Goal of the exercise: The whole of the data is to be reproduced exactly.

Stored data
*** Begin section ***

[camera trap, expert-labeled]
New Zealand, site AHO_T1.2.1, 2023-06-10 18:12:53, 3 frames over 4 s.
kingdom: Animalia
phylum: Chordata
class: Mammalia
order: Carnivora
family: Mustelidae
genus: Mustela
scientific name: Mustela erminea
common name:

*** End section ***

Response area:
[camera trap, expert-labeled]
New Zealand, site AHO_T1.2.1, 2023-06-10 18:12:53, 3 frames over 4 s.
kingdom: Animalia
phylum: Chordata
class: Mammalia
order: Carnivora
family: Mustelidae
genus: Mustela
scientific name: Mustela erminea
common name:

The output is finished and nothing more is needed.